Path: news.mathworks.com!not-for-mail
From: Peter Perkins <Peter.PerkinsRemoveThis@mathworks.com>
Newsgroups: comp.soft-sys.matlab
Subject: Re: SVD with Missing Values
Date: Tue, 09 Dec 2008 10:19:21 -0500
Organization: The MathWorks, Inc.
Lines: 7
Message-ID: <ghm29p$npp$1@fred.mathworks.com>
References: <gh7kvc$anh$1@fred.mathworks.com> <ghbdb4$2sf$1@fred.mathworks.com> <ghbkh6$ski$1@fred.mathworks.com>
NNTP-Posting-Host: perkinsp.dhcp.mathworks.com
Mime-Version: 1.0
Content-Type: text/plain; charset=ISO-8859-1; format=flowed
Content-Transfer-Encoding: 7bit
X-Trace: fred.mathworks.com 1228835961 24377 172.31.57.88 (9 Dec 2008 15:19:21 GMT)
X-Complaints-To: news@mathworks.com
NNTP-Posting-Date: Tue, 9 Dec 2008 15:19:21 +0000 (UTC)
User-Agent: Thunderbird 2.0.0.18 (Windows/20081105)
In-Reply-To: <ghbkh6$ski$1@fred.mathworks.com>
Xref: news.mathworks.com comp.soft-sys.matlab:505862


Samuel wrote:

> Thanks Peter for the response. What I am doing is most analogous to the Netflix Competition, albeit with a much smaller less sparse matrix. I have users and ratings of products and missing values for the products they have not rated. I am then trying to get a prediction of the values of missing products using a thin SVD approach. If I use thin SVDS in MATLAB, I have to use a numerical imputation for the missing values, which I think will disrupt the results when I multiply U*S*V' to generate the predictions (if I am understanding that correctly). I would really appreciate any thoughts on how to handle the missing values better for prediction purposes, or if I am missing the point altogether. Thanks.

Samuel, I am not even remotely up on this subject, and may be completely misunderstanding what you've said.  But it seems to me that what you describe is predicting the missing values in a matrix using an SVD on that same matrix that has had its missing values somehow filled in.  And if it's like the NetFlix case, most entries in that matrix are missing.  This would indeed seem to depend crucially on the way you fill in those values.

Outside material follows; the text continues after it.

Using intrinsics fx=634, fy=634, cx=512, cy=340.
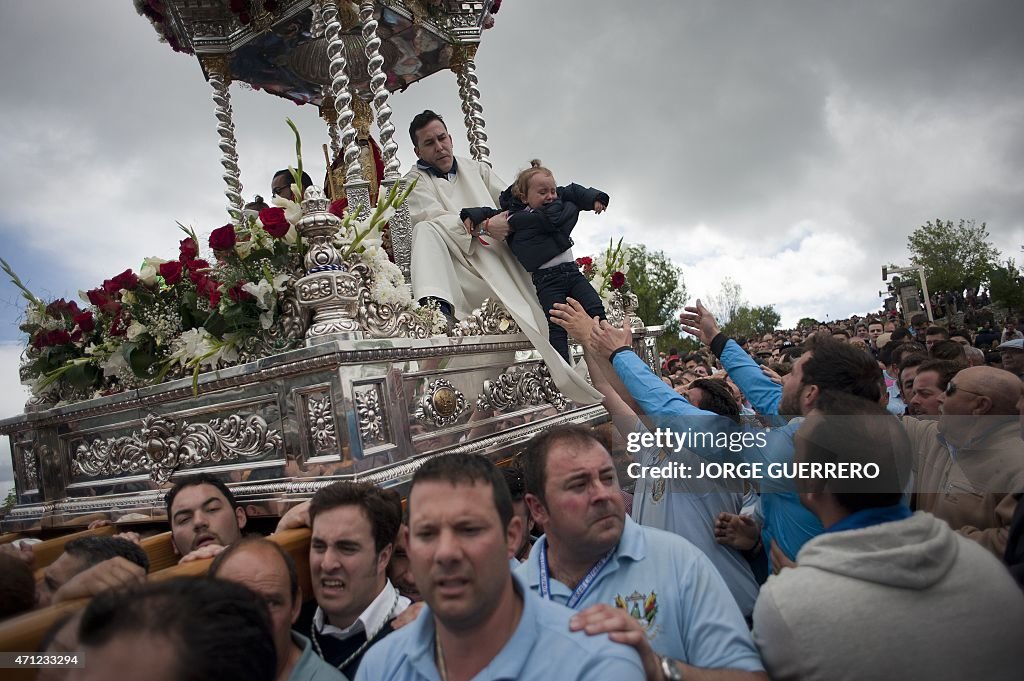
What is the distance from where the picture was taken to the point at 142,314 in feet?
14.3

I suspect (do a google search on "missing svd netflix") that rather than thinking in terms of a single imputation and prediction, people use something like the E-M algorithm to do what you describe iteratively until convergence.  Presumably the big question would be "What's the M step?".  I don't know enough about this area to help.